Et puis, je suis retourné chez moi et j’ai cherché à voir tout ce que je
pouvais voir de Bellini. Mais déjà, ce qu’il m’avait montré de sa
peinture avait trouvé en moi le chemin qui la relie à celle de Bellini et
ce que je voyais, je le voyais maintenant avec les toiles peintes de
Stéphane Bordarier, comme rendu lisible autrement par elles.
Alors, il n’est plus sûr que ce soit d’émotion esthétique qu’il s’agit ni de
dessin, ni de vierge, ni d’enfant Jésus quand on voit la peinture de
Bellini. C’est autre chose qui vient à la conscience, c’est en fait comme
si c’était le traitement de la peinture qui donnait vie aux modèles et
non l’inverse. Comment si, finalement, le motif et les personnages des
peintures du maître de Venise se nourrissaient de cette capacité de
susciter la vie propre à la peinture en l’arraisonnant à son profit, en la
soumettant à sa propre illusion d’existence.

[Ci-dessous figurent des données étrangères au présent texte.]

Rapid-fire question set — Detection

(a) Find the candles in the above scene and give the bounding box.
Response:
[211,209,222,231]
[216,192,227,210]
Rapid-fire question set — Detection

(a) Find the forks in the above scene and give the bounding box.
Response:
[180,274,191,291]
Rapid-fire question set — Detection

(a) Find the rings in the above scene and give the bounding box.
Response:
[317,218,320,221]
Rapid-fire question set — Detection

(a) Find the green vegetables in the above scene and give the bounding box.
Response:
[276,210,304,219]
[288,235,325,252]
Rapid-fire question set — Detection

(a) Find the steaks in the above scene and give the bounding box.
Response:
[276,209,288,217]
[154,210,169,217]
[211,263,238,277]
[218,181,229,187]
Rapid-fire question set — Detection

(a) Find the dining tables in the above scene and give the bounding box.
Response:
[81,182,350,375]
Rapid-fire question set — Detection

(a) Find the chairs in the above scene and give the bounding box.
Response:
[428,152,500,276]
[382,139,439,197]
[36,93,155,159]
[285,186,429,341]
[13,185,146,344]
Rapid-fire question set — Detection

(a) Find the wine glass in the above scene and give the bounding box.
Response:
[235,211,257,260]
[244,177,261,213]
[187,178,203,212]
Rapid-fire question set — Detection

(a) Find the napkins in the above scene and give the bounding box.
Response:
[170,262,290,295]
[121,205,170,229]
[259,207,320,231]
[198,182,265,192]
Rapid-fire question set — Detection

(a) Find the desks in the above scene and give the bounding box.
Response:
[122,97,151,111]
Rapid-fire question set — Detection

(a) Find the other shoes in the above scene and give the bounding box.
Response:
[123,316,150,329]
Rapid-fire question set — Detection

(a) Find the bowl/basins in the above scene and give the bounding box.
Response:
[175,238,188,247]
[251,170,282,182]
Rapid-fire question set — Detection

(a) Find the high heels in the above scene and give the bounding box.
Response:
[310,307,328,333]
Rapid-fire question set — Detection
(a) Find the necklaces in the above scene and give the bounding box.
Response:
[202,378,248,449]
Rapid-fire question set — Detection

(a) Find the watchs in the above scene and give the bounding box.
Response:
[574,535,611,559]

Stéphane Bordarier travaille comme un savant : avec méthode, en
évitant toute intuition, avec une organisation stricte des gestes et des
mouvements qui s’apparente à un rituel. Il est un intime de la durée, il
en sait le poids, le prix et la nécessité. Mais il est avant tout rétif à tout
ce qui de près ou de loin s’apparente à l’inspiration ; et cela aussi
demande une grande fermeté. Car il faut entendre ici par
« inspiration » ce qui s’impose comme préalable à la peinture et lui fixe
un usage, une destination ou encore ce qui préjuge du résultat. Rien
ne lui est donc plus étranger que ce que l’on appelle en peinture la
« manière » et plus encore, la belle manière. En travailleur savant, il
laisse la chose se faire en lui offrant le cadre juste, le cadre exact qu’il
lui faut pour qu’elle fasse son chemin, le cas échéant qu’elle affleure et
vienne prendre forme et existence propres.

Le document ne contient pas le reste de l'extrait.